- **Aim**
Find the line that contains "How much distance"; then retype it and each line after it, exactly, through the final line of the data below.

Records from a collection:
** BEGIN **

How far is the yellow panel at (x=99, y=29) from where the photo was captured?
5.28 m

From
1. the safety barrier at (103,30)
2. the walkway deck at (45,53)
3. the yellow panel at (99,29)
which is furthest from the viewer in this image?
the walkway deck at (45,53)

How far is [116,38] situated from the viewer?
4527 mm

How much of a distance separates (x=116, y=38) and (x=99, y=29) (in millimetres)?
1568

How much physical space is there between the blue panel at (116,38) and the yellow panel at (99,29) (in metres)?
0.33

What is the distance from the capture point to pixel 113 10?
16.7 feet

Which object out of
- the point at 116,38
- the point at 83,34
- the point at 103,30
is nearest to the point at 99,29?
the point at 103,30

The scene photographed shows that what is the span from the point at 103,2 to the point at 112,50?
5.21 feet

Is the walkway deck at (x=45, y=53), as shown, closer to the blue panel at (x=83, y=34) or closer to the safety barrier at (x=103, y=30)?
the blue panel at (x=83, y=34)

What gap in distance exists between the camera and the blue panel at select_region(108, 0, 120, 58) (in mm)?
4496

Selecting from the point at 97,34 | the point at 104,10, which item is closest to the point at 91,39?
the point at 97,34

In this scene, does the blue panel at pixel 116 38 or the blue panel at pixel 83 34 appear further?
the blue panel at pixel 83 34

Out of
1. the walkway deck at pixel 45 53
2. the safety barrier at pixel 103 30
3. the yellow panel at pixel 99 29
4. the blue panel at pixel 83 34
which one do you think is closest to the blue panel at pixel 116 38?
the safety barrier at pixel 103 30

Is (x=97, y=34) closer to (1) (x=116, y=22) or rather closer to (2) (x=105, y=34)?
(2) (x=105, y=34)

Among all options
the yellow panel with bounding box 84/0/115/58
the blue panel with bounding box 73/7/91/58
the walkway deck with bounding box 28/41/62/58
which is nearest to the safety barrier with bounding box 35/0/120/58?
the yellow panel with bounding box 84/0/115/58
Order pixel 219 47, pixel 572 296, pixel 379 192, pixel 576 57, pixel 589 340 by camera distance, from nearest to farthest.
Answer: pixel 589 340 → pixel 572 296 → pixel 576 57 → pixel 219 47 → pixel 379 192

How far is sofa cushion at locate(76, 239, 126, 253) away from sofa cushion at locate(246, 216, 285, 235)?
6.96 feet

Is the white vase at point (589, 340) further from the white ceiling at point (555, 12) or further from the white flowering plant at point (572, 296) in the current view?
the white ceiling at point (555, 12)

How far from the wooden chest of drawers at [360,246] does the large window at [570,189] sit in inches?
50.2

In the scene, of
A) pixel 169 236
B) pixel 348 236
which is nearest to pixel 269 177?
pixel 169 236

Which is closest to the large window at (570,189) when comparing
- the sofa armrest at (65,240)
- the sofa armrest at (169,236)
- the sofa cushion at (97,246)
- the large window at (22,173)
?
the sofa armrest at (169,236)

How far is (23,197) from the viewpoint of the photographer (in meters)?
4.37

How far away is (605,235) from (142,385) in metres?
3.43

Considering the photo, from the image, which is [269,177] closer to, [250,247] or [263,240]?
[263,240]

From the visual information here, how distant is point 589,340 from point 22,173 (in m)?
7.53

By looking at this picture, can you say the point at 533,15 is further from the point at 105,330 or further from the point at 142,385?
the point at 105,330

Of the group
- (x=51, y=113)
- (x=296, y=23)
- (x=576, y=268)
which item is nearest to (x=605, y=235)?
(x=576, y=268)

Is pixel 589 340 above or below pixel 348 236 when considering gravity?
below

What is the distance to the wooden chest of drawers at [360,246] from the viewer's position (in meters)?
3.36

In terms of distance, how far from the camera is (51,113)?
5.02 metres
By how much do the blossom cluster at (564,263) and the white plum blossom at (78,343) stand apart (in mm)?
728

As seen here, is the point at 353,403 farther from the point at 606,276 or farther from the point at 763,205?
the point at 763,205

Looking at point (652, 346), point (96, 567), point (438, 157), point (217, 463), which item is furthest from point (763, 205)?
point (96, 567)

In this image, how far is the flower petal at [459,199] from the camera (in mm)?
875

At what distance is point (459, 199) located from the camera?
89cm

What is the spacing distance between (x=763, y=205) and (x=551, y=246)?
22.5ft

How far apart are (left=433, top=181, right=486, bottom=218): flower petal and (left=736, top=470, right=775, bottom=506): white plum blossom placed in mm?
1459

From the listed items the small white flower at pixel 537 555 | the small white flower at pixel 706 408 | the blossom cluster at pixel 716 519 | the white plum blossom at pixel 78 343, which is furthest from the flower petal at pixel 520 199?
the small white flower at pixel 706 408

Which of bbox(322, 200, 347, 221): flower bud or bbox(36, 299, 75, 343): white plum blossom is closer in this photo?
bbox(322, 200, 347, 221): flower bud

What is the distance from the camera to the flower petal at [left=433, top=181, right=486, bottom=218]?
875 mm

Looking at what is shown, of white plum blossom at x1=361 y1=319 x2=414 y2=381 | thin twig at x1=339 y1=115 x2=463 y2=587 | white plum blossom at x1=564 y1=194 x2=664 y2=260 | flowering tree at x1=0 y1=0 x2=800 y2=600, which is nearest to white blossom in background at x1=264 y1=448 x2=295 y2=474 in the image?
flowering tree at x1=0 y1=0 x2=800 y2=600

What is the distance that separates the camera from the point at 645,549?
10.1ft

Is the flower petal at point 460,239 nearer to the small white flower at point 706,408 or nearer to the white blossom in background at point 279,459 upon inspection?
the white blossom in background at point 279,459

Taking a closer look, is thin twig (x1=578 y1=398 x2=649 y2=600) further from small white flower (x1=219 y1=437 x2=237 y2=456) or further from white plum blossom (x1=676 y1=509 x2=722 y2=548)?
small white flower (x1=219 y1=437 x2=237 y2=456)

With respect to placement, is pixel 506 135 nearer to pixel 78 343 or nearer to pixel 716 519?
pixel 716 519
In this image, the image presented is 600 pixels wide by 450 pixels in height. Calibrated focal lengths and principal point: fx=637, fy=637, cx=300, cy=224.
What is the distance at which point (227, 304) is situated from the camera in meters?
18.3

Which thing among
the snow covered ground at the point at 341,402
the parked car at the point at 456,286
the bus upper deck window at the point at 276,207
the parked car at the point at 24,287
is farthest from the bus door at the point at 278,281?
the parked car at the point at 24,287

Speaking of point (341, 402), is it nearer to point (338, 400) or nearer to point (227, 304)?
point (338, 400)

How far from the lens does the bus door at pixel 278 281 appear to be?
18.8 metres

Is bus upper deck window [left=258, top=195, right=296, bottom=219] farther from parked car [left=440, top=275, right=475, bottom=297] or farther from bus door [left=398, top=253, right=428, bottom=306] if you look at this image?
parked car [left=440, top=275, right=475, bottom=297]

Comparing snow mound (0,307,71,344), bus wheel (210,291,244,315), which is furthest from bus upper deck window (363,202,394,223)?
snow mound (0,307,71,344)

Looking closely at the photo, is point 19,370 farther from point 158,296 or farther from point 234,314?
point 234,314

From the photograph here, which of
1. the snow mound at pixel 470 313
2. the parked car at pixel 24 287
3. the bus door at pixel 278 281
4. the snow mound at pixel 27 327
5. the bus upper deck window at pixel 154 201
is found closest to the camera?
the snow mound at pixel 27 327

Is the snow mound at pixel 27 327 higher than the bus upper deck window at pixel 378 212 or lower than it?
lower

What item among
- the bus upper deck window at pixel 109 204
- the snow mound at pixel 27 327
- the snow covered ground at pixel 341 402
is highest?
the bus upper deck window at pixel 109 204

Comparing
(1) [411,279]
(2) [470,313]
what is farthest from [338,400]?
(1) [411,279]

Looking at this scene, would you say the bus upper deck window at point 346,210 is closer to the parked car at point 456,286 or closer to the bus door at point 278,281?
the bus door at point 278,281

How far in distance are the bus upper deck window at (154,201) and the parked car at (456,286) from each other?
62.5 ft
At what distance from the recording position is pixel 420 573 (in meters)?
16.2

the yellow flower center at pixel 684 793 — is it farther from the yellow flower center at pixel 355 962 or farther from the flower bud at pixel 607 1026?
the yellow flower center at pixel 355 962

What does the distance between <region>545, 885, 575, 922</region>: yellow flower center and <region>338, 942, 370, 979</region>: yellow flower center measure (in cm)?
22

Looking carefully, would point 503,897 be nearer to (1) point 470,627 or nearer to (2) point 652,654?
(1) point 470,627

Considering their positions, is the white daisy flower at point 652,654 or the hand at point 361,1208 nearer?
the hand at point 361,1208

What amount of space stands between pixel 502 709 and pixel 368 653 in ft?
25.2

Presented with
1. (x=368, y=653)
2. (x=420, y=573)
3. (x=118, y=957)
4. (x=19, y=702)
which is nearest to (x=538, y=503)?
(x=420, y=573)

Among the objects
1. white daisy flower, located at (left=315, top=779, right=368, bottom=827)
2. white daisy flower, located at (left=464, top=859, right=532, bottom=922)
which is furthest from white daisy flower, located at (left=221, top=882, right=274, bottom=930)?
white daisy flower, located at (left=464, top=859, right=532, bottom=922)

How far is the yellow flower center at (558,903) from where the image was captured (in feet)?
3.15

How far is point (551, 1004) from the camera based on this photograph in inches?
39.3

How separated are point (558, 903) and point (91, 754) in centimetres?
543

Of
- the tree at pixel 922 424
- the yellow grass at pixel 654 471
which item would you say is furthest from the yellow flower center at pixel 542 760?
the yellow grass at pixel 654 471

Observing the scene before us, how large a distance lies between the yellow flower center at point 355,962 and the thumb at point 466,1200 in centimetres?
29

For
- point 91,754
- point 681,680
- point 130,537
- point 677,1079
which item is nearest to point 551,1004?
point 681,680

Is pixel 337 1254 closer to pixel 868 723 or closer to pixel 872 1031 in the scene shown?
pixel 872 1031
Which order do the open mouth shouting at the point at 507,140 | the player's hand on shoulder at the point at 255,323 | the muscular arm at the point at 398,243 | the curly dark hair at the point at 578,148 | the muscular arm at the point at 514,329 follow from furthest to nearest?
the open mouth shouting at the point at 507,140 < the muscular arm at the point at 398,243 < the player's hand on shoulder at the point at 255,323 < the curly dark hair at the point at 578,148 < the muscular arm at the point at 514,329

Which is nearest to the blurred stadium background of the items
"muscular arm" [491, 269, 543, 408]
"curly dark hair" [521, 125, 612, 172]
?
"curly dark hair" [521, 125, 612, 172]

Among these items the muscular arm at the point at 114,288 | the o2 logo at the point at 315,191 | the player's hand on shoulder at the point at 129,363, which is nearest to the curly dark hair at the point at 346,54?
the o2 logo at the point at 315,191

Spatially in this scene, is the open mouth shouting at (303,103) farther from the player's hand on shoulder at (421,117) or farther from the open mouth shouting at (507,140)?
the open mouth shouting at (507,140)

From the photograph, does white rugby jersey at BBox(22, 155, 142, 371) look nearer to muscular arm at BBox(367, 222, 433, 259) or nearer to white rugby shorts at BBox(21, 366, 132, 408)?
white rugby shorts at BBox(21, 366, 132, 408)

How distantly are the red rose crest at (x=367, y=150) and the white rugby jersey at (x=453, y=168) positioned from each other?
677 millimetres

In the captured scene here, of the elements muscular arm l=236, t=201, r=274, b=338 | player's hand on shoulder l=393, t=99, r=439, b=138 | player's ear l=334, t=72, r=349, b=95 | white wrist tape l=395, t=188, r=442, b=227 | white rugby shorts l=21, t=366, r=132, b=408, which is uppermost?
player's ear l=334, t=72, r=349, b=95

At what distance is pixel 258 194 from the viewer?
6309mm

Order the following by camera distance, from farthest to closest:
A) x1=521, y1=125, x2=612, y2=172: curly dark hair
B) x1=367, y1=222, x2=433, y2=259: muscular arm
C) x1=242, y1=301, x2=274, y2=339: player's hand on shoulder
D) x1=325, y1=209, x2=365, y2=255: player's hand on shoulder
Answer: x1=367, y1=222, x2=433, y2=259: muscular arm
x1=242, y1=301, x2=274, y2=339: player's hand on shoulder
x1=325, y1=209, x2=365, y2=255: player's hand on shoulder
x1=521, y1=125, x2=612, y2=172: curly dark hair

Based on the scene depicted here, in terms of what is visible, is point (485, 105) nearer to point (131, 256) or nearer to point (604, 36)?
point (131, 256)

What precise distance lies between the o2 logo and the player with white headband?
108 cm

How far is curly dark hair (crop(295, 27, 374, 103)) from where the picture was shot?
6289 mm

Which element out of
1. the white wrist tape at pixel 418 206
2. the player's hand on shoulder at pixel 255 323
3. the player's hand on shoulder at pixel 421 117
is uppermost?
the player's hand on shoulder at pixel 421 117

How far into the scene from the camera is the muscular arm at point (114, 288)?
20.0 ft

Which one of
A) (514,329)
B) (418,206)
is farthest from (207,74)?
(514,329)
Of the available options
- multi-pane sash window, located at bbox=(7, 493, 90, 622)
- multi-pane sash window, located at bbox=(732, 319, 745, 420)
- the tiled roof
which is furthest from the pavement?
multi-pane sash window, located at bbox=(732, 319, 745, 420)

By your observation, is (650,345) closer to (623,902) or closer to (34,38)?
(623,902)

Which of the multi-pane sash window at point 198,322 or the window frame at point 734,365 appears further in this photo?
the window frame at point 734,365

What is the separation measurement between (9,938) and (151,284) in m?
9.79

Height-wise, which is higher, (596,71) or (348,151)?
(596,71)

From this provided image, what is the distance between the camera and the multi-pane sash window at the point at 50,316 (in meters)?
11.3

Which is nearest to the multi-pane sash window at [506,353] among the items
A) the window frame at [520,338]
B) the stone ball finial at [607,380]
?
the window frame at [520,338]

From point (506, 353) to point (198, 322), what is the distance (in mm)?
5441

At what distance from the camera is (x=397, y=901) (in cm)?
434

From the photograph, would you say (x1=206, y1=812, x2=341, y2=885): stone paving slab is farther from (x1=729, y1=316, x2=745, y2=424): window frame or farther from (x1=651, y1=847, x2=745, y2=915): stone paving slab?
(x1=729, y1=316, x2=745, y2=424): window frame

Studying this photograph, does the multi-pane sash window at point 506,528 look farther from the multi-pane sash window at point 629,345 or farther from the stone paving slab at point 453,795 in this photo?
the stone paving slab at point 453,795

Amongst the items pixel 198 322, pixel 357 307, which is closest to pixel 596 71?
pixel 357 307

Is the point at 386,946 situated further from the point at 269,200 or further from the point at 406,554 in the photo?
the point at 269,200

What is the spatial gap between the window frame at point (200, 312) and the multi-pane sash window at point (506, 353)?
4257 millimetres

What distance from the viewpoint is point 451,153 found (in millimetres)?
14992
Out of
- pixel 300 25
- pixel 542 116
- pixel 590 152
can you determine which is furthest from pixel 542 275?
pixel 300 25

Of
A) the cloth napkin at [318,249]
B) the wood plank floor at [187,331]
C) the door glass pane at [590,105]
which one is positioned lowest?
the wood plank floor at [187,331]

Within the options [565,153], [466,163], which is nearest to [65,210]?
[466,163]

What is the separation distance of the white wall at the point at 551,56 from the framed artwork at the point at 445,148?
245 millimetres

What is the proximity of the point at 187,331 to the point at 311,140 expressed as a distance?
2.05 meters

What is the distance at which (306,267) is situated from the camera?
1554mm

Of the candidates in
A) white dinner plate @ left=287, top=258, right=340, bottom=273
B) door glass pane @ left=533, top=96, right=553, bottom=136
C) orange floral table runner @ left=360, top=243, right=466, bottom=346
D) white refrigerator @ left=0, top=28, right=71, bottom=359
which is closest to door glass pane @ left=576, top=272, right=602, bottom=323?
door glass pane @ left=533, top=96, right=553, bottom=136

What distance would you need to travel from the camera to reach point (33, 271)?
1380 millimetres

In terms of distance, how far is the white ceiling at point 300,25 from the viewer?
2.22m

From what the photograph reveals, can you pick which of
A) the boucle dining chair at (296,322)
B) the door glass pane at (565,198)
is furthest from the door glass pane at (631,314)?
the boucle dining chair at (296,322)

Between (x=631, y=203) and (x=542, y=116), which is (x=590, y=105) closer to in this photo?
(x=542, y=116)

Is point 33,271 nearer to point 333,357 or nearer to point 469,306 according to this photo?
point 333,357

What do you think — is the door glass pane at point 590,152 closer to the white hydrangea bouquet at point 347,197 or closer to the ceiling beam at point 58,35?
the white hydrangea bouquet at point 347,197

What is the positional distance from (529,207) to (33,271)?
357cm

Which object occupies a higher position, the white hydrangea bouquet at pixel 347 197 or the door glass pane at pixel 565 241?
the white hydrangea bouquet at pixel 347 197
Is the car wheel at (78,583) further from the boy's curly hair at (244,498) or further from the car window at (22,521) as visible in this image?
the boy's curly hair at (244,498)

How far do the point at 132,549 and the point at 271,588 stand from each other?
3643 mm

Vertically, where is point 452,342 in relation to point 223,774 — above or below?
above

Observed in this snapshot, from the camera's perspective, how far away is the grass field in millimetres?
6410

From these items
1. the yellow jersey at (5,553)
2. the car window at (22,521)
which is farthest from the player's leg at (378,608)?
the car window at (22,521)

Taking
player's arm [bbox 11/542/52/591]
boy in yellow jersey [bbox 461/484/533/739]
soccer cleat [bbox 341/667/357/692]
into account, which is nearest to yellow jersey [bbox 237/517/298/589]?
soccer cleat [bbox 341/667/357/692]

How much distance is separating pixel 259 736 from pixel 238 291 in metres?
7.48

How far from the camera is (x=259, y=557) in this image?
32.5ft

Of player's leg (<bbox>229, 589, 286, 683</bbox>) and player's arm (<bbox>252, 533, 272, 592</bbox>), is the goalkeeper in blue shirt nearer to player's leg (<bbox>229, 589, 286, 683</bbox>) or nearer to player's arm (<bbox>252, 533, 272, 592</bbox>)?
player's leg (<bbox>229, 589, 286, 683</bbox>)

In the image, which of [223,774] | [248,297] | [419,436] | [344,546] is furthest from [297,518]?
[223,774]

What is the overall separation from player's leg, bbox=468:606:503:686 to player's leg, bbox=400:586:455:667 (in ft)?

** END **

- **Full solution**
How much distance is separating pixel 259 736 from pixel 238 291 in metres?
7.48

How far from the camera is (x=259, y=557) in this image?
32.5ft

Of player's leg (<bbox>229, 589, 286, 683</bbox>) and player's arm (<bbox>252, 533, 272, 592</bbox>), is the goalkeeper in blue shirt nearer to player's leg (<bbox>229, 589, 286, 683</bbox>) or nearer to player's arm (<bbox>252, 533, 272, 592</bbox>)?
player's leg (<bbox>229, 589, 286, 683</bbox>)

In the image, which of [223,774] | [248,297] | [419,436] | [344,546] is furthest from [297,518]?
[223,774]

What is the overall separation from player's leg, bbox=468:606:503:686 to player's leg, bbox=400:586:455:667 (in ft)?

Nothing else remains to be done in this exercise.